Some Ideas for the Conference Paper

Maria Araceli Ruiz-Primo

One of the issues discussed in the conference for scaling-up was the need of evidence about the effectiveness of instructional materials or professional development programs. Furthermore, it was mentioned that assessment should play an important role in this scaling-up process. I propose two ideas to consider for the conference summary paper: (1) the need to conduct program evaluation of both instructional material and professional development; and (2) the need to bring into play a different approach to collect assessment information about student learning.

On the Need of Program Evaluation

What the field needs is an understanding of the process involved in the development and implementation of successful instructional materials and professional development programs that have proved to be effective in achieving their goals. I argue that the practice of program evaluation is a strategy to learn more about the design and development of successful instructional materials and teacher enhancement programs (Ruiz-Primo, 1994).

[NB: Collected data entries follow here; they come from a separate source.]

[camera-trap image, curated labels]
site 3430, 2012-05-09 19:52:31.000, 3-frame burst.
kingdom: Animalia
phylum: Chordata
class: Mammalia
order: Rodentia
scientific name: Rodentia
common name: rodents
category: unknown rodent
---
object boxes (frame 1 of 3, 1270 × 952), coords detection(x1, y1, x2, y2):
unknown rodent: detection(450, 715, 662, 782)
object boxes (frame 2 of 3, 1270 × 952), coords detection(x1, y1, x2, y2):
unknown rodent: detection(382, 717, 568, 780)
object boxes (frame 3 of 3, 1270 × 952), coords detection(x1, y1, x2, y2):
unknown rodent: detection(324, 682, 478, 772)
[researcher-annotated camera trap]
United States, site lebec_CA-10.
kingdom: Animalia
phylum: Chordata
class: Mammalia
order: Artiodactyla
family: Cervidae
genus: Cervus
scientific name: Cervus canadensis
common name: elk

The reasoning behind is that a central task of program evaluation is to facilitate the transfer of knowledge from some program or sites to other programs or sites by explaining the processes that lead to achieve the outcomes (e.g., Cronbach, 1982; Ruiz-Primo, 1994). Particularly, formative evaluation helps program developers (of instructional materials or professional development) to better understand how, why, and in which context the instructional material or the professional development program is a success or a failure. It helps to specify what aspects of the program are relatively more successful than others, and among which groups of participants (e.g., Cronbach et al., 1980). Formative evaluation should help to accumulate knowledge about how effective programs are developed and adapted (Ruiz-Primo, 1994). Formative evaluation should capture information related to the intrinsic value of the program - the likelihood to meet/achieve the program goals, as well as information related to its potential dissemination - how generalizable is the program in other settings (e.g., Weiss, 1972; Ruiz-Primo, 1994).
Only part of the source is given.